09-10-2009, 10:05 PM
I'm trying to extra all the links in an html document. I've tested the regex at regexlib.com and it works fine there but this code finds no matches:


09-10-2009, 11:41 PM
Give this a shot:

preg_match_all( '/\<a.*href.*\=.*("|\')(.*)\1.*\>(.*)\<\/a\>/Usi', $this->content, $matches );

$matches[0]; // each whole match
$matches[1]; // each quote-type
$matches[2]; // each link's href value
$matches[3]; // each link's text

Wrote it a bit hastily, but appears to work with well-formed or crap-formed HTML.

09-11-2009, 09:02 AM
That seems to work fine, but why didn't mine work?

Phil Jackson
09-11-2009, 10:08 AM

pattern modifiers:

i - If this modifier is set, letters in the pattern match both upper and lower case letters.
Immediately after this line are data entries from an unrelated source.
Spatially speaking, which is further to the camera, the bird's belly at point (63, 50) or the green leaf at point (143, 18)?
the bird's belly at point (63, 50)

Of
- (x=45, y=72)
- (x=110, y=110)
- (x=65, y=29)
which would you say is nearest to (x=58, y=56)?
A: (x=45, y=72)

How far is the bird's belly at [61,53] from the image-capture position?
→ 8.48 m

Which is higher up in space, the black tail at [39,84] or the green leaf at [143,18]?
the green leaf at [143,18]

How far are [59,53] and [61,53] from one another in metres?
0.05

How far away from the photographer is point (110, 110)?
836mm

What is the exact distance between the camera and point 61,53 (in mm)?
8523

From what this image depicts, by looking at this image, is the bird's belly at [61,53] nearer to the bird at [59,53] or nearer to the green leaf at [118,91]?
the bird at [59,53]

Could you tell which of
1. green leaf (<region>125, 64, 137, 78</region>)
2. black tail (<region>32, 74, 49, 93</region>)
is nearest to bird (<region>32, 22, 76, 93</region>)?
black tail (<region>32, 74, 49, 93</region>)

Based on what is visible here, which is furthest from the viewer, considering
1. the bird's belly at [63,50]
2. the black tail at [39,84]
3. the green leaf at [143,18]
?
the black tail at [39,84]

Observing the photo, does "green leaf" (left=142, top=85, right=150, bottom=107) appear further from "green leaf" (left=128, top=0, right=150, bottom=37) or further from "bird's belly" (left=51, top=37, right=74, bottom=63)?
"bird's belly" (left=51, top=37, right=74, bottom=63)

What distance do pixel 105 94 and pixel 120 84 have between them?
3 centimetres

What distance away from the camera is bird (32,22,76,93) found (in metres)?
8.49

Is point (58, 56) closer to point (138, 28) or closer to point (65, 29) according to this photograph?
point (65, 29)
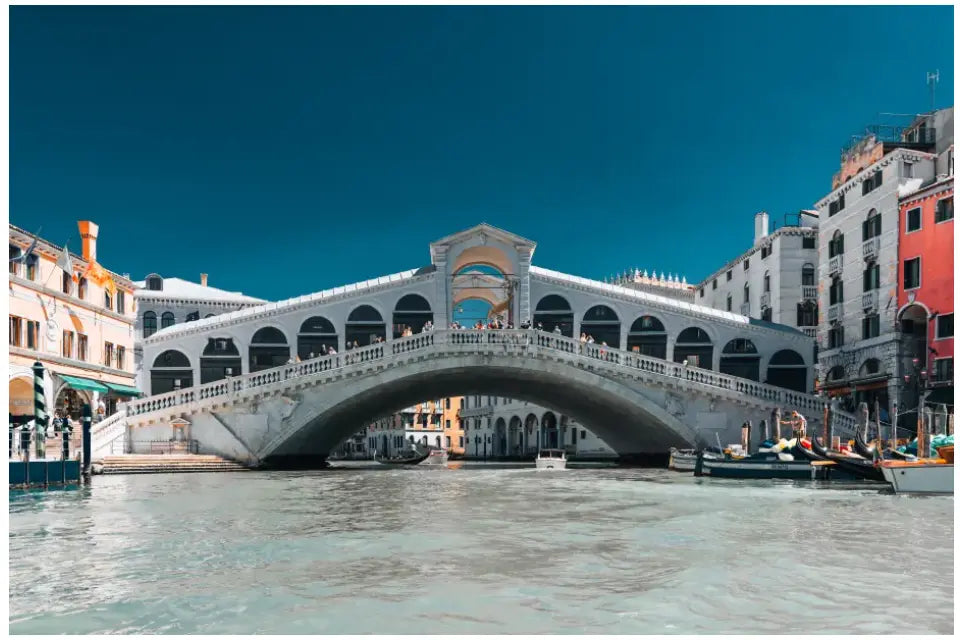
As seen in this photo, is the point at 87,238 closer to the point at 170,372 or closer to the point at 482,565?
the point at 170,372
m - When this modifier is set, the "start of line" and "end of line" constructs match immediately following or immediately before any newline in the subject string, respectively, as well as at the very start and end.

s - If this modifier is set, a dot metacharacter in the pattern matches all characters, including newlines.

x - If this modifier is set, whitespace data characters in the pattern are totally ignored except when escaped or inside a character class, and characters between an unescaped # outside a character class and the next newline character, inclusive, are also ignored.

A - If this modifier is set, the pattern is forced to be "anchored", that is, it is constrained to match only at the start of the string which is being searched (the "subject string").

D - If this modifier is set, a dollar metacharacter in the pattern matches only at the end of the subject string.

U - This modifier inverts the "greediness" of the quantifiers so that they are not greedy by default, but become greedy if followed by "?".

09-11-2009, 11:17 AM
I tried mine with U with i and with Usi but it didn't work. si would be the closest to the settings in regex tester but there were no new lines within any of the 'matches'.